TL;DR: Error messages are not just cleanup copy. For agent-facing products, they are one of the few places where the product gets to correct the agent while it is actively screwing up, before the user decides the whole thing is broken.

We've been overhauling errors recently. Not as a polish pass. Not because someone found religion about microcopy. Because the logs kept showing us the same ugly thing: people were failing, agents were confidently making it worse, and our product was giving them almost nothing useful at the moment it mattered.

When an error fails to do its job, the user (or the agent acting on their behalf) walks away assuming something is broken on our end. Usually it isn't. They just couldn't tell.

The principle I keep coming back to is simple.

Every bad error message is a missed activation. Every one. The error is the first place your product talks back to someone who is, right then, deciding whether you're worth their next hour. If it sounds confused, you sound confused. If it points them at the fix, you just bought yourself a little bit of trust.

I want to walk through what we're working on right now.

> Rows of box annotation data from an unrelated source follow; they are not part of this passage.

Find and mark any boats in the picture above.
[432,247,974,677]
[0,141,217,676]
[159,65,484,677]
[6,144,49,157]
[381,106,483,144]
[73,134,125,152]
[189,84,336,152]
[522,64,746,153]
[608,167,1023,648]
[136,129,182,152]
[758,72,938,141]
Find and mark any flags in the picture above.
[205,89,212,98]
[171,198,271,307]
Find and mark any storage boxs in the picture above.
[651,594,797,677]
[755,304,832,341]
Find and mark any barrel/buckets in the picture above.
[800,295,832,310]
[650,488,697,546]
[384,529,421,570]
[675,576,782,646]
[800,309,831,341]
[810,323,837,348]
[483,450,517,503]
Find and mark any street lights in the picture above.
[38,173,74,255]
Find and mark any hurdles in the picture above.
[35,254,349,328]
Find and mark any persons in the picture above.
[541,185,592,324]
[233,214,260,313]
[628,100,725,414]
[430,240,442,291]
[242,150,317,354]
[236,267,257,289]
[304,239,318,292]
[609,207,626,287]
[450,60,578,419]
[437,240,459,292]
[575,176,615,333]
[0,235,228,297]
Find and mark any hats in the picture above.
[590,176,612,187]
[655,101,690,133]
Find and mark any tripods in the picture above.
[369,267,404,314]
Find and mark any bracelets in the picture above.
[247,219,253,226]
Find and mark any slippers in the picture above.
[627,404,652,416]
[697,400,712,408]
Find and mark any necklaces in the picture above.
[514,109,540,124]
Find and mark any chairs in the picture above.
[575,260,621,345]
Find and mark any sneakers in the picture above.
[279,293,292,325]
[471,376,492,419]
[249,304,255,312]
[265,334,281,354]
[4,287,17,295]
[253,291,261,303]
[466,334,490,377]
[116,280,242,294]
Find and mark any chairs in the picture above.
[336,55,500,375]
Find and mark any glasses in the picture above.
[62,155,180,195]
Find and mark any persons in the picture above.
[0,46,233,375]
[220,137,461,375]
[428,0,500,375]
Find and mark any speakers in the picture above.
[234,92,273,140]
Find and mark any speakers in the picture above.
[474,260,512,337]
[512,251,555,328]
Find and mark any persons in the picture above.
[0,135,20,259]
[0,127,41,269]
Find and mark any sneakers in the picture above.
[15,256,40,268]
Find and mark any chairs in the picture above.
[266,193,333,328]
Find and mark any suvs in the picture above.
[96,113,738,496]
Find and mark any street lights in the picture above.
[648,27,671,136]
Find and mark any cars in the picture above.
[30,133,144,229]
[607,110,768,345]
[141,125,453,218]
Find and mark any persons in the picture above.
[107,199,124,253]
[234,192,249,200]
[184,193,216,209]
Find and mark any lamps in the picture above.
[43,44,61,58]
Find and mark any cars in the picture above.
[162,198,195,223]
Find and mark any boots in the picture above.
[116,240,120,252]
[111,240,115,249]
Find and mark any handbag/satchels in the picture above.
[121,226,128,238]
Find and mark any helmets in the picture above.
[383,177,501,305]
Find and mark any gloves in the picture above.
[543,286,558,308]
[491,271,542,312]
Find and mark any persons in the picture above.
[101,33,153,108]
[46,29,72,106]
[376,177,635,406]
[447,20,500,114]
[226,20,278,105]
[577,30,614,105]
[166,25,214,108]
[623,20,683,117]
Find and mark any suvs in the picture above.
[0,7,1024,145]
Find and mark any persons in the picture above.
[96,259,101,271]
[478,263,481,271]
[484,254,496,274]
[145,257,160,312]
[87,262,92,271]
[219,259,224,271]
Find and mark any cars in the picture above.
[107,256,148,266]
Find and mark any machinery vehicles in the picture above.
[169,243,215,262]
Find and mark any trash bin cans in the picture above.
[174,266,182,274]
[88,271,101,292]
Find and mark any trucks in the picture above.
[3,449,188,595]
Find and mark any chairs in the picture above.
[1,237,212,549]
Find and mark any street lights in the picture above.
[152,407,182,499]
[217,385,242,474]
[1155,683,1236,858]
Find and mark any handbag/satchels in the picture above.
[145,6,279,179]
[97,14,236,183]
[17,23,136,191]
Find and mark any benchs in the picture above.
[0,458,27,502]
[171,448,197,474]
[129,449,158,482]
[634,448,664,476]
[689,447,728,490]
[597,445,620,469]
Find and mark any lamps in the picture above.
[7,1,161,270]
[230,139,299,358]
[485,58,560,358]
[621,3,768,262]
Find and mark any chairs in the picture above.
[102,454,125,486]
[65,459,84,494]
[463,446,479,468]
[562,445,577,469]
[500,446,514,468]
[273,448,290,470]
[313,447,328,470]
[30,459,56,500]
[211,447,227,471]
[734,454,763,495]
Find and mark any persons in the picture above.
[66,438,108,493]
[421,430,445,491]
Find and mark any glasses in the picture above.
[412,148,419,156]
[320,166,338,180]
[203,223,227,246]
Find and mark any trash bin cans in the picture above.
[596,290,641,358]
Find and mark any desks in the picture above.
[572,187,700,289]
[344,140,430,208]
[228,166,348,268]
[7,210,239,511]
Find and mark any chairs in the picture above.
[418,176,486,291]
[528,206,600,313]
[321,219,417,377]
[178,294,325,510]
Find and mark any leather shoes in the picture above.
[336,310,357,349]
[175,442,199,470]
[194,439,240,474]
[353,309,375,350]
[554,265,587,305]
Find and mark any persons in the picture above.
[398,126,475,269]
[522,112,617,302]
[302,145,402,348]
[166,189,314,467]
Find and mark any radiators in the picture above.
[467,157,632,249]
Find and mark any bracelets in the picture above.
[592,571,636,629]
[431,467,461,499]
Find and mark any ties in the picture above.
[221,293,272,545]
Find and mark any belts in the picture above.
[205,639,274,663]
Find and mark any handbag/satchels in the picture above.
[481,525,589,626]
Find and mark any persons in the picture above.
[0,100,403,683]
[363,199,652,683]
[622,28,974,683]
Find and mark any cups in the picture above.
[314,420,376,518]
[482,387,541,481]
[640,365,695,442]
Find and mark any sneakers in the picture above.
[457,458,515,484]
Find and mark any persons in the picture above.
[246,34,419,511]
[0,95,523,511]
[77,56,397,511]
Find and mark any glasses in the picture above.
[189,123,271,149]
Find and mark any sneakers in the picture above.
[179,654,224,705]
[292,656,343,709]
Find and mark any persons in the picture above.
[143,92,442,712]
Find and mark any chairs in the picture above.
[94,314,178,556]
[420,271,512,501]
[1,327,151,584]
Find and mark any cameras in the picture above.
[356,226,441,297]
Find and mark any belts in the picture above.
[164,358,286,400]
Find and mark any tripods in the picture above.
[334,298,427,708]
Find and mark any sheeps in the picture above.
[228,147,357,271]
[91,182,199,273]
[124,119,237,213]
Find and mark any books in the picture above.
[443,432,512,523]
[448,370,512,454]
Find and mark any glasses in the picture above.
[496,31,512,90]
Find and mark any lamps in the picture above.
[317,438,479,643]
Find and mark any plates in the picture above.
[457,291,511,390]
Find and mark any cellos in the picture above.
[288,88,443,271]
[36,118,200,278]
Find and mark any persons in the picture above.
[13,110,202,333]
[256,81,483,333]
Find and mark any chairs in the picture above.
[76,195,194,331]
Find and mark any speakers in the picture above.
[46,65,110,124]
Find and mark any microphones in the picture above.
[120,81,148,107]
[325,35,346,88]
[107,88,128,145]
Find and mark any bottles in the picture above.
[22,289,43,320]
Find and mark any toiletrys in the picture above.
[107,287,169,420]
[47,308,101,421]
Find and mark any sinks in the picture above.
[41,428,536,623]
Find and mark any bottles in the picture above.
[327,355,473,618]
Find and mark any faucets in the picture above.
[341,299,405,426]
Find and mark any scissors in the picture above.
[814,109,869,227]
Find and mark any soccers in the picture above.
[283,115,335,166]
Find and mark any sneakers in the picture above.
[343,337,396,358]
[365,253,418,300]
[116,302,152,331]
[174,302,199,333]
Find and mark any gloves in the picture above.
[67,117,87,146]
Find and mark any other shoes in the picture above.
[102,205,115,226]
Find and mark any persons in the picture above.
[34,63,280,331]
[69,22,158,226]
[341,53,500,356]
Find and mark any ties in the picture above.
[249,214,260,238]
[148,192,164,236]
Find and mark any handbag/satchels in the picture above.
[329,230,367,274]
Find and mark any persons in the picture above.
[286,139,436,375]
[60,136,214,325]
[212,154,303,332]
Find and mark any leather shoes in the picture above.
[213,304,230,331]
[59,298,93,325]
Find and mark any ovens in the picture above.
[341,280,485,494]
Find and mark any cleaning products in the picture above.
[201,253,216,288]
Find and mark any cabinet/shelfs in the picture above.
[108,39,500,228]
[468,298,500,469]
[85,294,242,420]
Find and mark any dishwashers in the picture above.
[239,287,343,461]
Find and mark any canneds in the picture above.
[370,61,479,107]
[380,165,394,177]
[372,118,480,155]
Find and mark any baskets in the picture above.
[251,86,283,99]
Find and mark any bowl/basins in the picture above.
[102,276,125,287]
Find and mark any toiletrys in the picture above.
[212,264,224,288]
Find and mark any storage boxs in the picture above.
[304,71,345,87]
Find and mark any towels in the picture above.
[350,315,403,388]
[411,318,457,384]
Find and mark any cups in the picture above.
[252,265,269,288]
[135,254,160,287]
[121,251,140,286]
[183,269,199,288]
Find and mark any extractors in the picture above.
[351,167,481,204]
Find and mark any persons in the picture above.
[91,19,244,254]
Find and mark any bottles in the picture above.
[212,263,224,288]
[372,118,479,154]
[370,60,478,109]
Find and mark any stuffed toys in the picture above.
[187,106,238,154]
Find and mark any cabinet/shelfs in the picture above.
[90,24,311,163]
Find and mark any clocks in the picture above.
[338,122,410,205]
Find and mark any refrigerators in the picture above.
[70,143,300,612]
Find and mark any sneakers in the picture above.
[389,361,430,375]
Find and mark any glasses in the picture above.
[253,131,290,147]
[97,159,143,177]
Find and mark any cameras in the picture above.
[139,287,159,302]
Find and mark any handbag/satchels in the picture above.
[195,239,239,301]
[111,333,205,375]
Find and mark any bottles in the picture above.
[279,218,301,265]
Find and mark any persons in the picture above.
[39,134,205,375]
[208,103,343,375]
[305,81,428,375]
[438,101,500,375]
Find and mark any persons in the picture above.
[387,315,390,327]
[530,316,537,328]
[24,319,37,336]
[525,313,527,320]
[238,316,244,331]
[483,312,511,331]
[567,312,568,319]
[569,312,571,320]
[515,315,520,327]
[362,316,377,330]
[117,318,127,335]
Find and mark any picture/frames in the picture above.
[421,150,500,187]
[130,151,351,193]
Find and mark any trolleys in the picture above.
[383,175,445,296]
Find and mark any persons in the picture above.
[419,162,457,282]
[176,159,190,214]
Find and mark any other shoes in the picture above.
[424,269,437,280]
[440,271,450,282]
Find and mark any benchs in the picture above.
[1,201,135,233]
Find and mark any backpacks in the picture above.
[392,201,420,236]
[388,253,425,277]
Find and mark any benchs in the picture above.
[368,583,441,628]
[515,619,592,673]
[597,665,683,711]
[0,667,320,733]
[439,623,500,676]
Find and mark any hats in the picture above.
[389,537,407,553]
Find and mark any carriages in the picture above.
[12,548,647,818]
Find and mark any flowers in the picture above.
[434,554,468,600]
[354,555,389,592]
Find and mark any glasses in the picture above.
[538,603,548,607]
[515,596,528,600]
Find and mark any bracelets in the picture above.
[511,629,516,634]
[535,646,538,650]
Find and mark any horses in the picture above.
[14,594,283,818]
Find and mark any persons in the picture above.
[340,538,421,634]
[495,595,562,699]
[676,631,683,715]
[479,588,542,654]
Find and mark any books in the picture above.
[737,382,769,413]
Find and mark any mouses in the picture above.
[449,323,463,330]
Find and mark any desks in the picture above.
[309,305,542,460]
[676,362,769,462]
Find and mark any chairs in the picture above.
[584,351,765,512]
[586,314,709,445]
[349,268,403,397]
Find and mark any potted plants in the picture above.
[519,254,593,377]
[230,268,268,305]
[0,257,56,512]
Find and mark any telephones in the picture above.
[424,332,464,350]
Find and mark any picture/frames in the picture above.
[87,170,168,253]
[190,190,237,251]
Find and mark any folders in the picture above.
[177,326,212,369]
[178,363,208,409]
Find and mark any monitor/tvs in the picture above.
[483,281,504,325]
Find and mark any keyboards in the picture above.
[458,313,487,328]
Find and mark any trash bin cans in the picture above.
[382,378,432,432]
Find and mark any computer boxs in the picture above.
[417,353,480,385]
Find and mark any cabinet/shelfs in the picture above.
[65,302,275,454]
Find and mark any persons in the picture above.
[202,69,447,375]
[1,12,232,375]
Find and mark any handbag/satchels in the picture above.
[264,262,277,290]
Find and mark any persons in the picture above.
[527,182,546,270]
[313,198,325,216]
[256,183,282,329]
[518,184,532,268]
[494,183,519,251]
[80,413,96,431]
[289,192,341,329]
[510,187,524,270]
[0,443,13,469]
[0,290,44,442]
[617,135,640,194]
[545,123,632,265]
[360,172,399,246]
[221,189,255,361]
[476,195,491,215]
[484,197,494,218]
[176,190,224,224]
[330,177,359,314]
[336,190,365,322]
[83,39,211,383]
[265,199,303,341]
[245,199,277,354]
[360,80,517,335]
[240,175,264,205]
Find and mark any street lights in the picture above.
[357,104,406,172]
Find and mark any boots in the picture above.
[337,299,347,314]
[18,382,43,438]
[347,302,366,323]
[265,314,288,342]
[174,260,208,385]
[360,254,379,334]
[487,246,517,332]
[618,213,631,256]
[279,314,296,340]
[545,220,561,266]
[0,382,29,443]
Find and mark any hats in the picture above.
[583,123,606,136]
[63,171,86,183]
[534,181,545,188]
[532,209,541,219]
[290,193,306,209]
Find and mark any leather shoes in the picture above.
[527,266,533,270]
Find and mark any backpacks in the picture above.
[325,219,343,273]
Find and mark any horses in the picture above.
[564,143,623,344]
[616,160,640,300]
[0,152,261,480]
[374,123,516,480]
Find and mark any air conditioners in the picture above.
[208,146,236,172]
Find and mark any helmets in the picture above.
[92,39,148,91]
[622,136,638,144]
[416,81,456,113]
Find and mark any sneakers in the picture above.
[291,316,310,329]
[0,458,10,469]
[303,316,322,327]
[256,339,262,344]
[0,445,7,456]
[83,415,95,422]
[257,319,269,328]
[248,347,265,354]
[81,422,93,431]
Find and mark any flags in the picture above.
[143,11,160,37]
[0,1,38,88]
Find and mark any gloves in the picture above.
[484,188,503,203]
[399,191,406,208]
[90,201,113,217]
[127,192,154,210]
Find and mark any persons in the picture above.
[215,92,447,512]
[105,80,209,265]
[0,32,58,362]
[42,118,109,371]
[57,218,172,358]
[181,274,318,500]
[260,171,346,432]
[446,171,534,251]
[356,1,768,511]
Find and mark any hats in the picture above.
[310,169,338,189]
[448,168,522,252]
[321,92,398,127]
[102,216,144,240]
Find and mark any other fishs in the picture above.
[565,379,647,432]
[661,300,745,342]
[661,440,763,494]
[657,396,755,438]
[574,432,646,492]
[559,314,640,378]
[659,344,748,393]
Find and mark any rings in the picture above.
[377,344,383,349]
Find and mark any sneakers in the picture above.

Including one fight I had with a coding agent that I'm reversing my position on, live, in this article.

What we're moving every error toward

The shape we're trying to push every error into is roughly this: what happened, in the language of the user's input; which assumption or input was wrong; and how to do it correctly. Plus a link, ideally to a docs page that's structured to be parsed by an LLM as well as read by a human. Clean markdown.

We've built the mechanism to include docs links directly in JSON error responses, so when the user (or their agent) logs the failure, the link sits next to the message. Why this matters: a lot of what we were seeing came from people and agents who hadn't read the docs, or there was a page in the docs that already explained exactly what they'd hit, and they had no way to find it from inside their context.

Agents amplify that problem. They will confidently act on a bad prior unless the product corrects them at the moment of failure. That's the loop we're trying to close: the failure should carry the next useful pointer, instead of forcing the user or the agent to go hunting for it somewhere else.

Honestly though, the bigger lever has been embarrassingly simple: write the error like the person or agent reading it has never seen your docs, because they usually haven’t. Not more words. More context. A single sentence that names the cause and the fix beats a docs link the agent has to click to get to the same information.

The UUID example

The cleanest before/after I have is the session ID error.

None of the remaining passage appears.